---- VORGEGEBENER TEXT

Viel Herzblut für den eigenen Kaffee

Warum in Luzern Mikro-Röstereien boomen

Ramon Hässig wirkt in der Mikrorösterei an der Bruchstrasse. (Bild: cbu)

Kaffee beherrscht die Schweiz. Zahlreiche Kaffeerösterinnen versuchen ihr Glück mit lokalen Mikro-Röstereien. Das Geschäft mit der Bohne ist allerdings kein Zuckerschlecken – und auch nicht zwingend lukrativ.

Die Schweiz ist ein Kaffeeland. Nicht nur trinken Frau und Herr Schweizer im Schnitt zwei bis drei Tassen täglich, gemäss einer Recherche der ZHAW läuft auch zwischen 70 und 80 Prozent des weltweiten Exports von Rohkaffee über die Schweiz. Etwa 4,5 Milliarden Franken spült der Kaffee jährlich in Schweizer Kassen. Für Notfälle wie Kriege oder Naturkatastrophen bunkert die Schweiz gar über 13’000 Tonnen Rohkaffee als Notrationen in Pflichtlagern.

Nebst dem Import und Export lieben Schweizerinnen aber auch Kaffee aus lokaler Produktion. Noch vor wenigen Jahren war Luzern auf dem Schweizer Röstereimarkt kaum vertreten. Heute ist im Kanton eine lebendige Kaffeekultur entstanden. Nicht nur sind grosse Unternehmen wie Hochstrasser und Rast ansässig, auch verschiedene Klein- und Mikroröstereien buhlen um koffein- und genussfreudige Kundschaft. Sei es etwa im Himmelrich, wo «Kaffeekranz» eine Rösterei samt Café betreibt (zentralplus berichtete) oder das Café Tacuba an der Eichwaldstrasse.

--------
---- GEZEIGTES MATERIAL

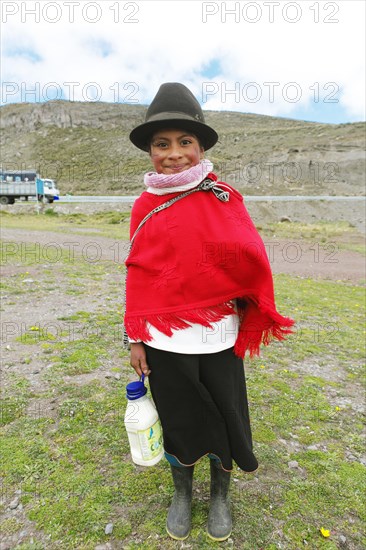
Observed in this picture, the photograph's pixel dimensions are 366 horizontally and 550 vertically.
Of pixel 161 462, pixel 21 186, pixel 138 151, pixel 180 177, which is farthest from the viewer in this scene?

--------
---- GEZEIGTES MATERIAL

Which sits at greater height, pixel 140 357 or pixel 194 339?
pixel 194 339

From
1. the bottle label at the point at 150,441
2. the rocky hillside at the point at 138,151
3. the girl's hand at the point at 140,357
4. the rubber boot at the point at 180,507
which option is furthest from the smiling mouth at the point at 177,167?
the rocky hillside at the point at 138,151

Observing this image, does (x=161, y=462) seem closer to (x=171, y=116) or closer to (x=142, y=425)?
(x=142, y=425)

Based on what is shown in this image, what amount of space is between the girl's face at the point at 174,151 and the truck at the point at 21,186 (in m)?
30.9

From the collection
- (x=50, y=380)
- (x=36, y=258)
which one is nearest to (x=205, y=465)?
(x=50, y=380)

--------

▶ _AUFGABE_: Erkläre in ein bis drei Sätzen anhand des Textes über die Luzerner Mikro-Röstereien, weshalb die Schweiz über 13’000 Tonnen Rohkaffee in Pflichtlagern hält.

▶ _ANTWORT_: Die über 13’000 Tonnen Rohkaffee sind Notrationen. Die Schweiz hält sie in Pflichtlagern für Notfälle wie Kriege oder Naturkatastrophen bereit.